SOURCE DOCUMENT -
## BEGIN
Tuesday, 28 June 2011

My art is not for you Prime Minister Gilani!


Originally Published in The Express Tribune
My friend stood painting something abstract, holding a cigarette  in a manner that complimented her artistic persona. She probably noticed my sarcastic smile and said, ‘Hey Ammar! I know you criticize abstract art, but you see artists are free souls. We don’t believe in any rules, regulations and boundaries. We choose to be apolitical and are not disciplined folks at all. Discipline and art do not go along.”
I remained silent looking at something black lying next to her bag. She continued, “What are you looking at? The graduation gown? That’s for the convocation dress rehearsal. Everything has to be perfect for the honorable Prime Minister!”
I’ve decided that I am not going to attend the 12th convocation of the National College of Arts, from where I graduated last year. I am not going to be a part of this celebration. Despite being a distinction holder and the fact that my parents have waited for this moment I graduated – I refuse to attend. This should be taken as a small form of resistance over an event where artists rush to offer protocol to bureaucrats.


Imagine. 


You spend four years at an art school while learning about the art of resistance. Your film thesis depicts the class struggle in an obscure area of Pakistan. You graduate  with distinction with an emphasis on Marxist Film Theory and finally you receive your graduation degree, with a fake smile on your face, while wearing a stupid black gown and cap, from Mr. Yousaf Raza Gillani!   


Sorry, It doesn’t make any sense.  You may think that I am being ultra leftist but I cannot participate. You can either be Darbaari or Awaami.


Many consider our academic artists as some sort of rebels who oppose the bourgeoisie and bureaucracy.
Wrong.
A majority of them have a love affair with the establishment. I find it ironic that some ‘liberal artists’, who claim to be the intellectual vanguard of the country, are so pro-establishment. This doesn’t just include the fresh art graduates but also academics who romanticize their ‘artistic freedom’ and have illusion of being liberators. These people feel pride in the fact that  a feudal cum Prime Minister of a chaotic country would spend a few minutes in their ceremony. The “free souls” are so afraid of committing any mistake that they organize rehearsals to make sure everything remains ‘disciplined.’
Mr Gilani hasn’t played any slightest role in shaping my artistic abilities. He probably doesn’t even know what art is. He has no right to preside the convocation ceremony of an art school. I can’t pretend to have any respect when I don’t have that for him.
## END
TASK INSTRUCTIONS -
A) Repeat, word for word, the passage of the convocation essay that opens with the words containing "A majority of them have" and closes with "that for him.".
B) Write what follows in the convocation essay, picking up right after its last sentence.

DATA EXCERPT -
## BEGIN
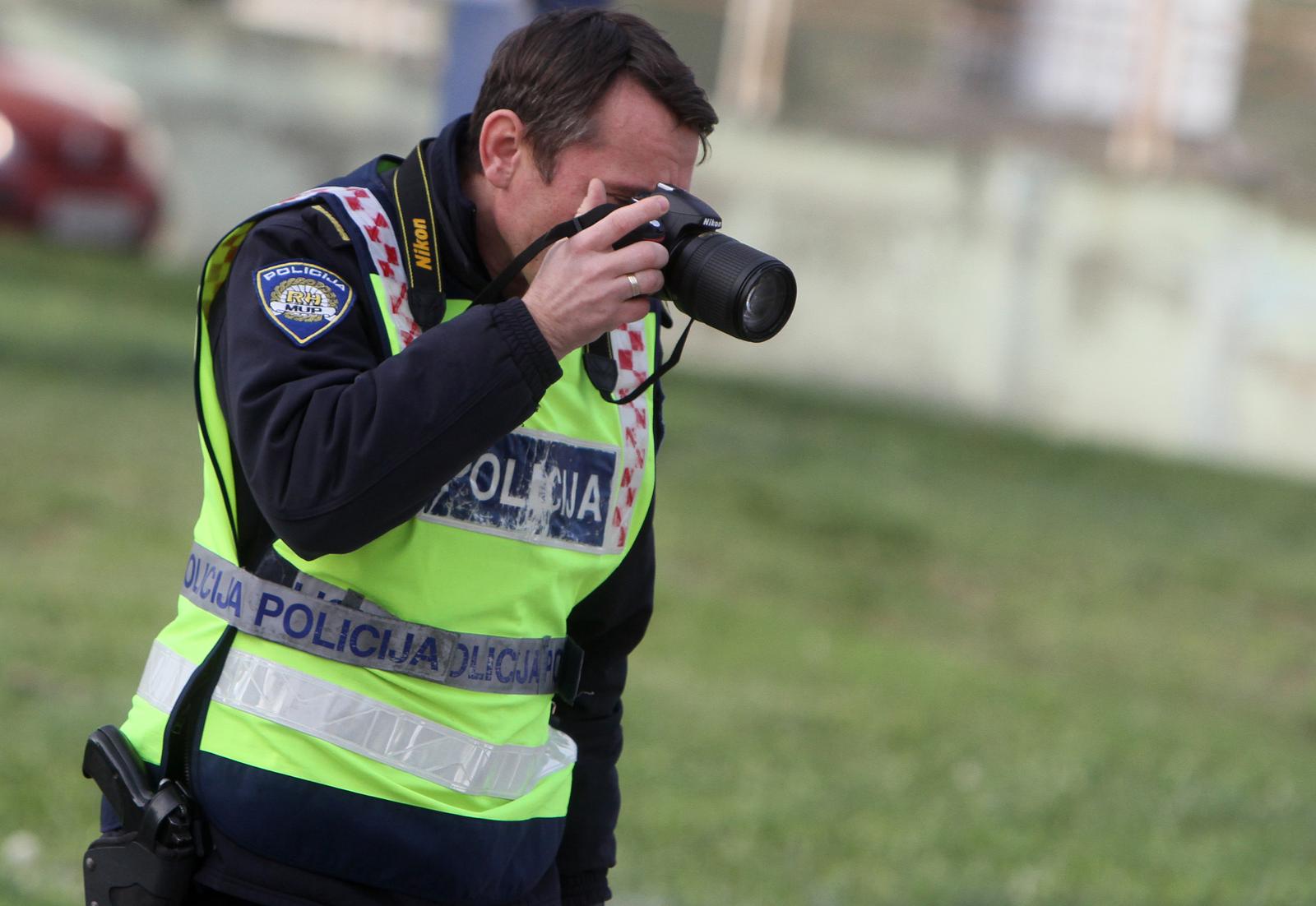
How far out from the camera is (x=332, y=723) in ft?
6.47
## END
RESULTS OF THE EXERCISE -
A)
A majority of them have a love affair with the establishment. I find it ironic that some ‘liberal artists’, who claim to be the intellectual vanguard of the country, are so pro-establishment. This doesn’t just include the fresh art graduates but also academics who romanticize their ‘artistic freedom’ and have illusion of being liberators. These people feel pride in the fact that  a feudal cum Prime Minister of a chaotic country would spend a few minutes in their ceremony. The “free souls” are so afraid of committing any mistake that they organize rehearsals to make sure everything remains ‘disciplined.’
Mr Gilani hasn’t played any slightest role in shaping my artistic abilities. He probably doesn’t even know what art is. He has no right to preside the convocation ceremony of an art school. I can’t pretend to have any respect when I don’t have that for him.

B)
I don’t have any illusions regarding People’s Party being ‘comparatively a progressive party’ of Pakistan. All the main leadership come from a feudal background, something that can never be ignored. Moreover, during their regime we have witnessed the brutal killings of their senior and outspoken members likeSalmaan Taseer and Shahbaz Bhatti. Mr Gilani , being the Prime Minister of Pakistan, has failed to punish their murderers.
He has failed to find the people responsible for the killing of Benazir Bhutto. He has failed to provide people with the basic necessities of life. And I can’t receive my graduation degree from a failure, no matter how respectable he is in the eyes of these ‘art bureaucrats’.
Lets replace him with those architects of society who have been suffering since ever in this land of the pure.
Where are those blood-spitting artists? I want them to award me the degree.
Where are those hunger-stricken poets? I want them to award me the degree.
Where are those revolutionaries who got tortured in Zia’s era? I want them to award me the degree.
My art is dedicated to the people’s cause and I don’t need any Prime Minister to prove my art.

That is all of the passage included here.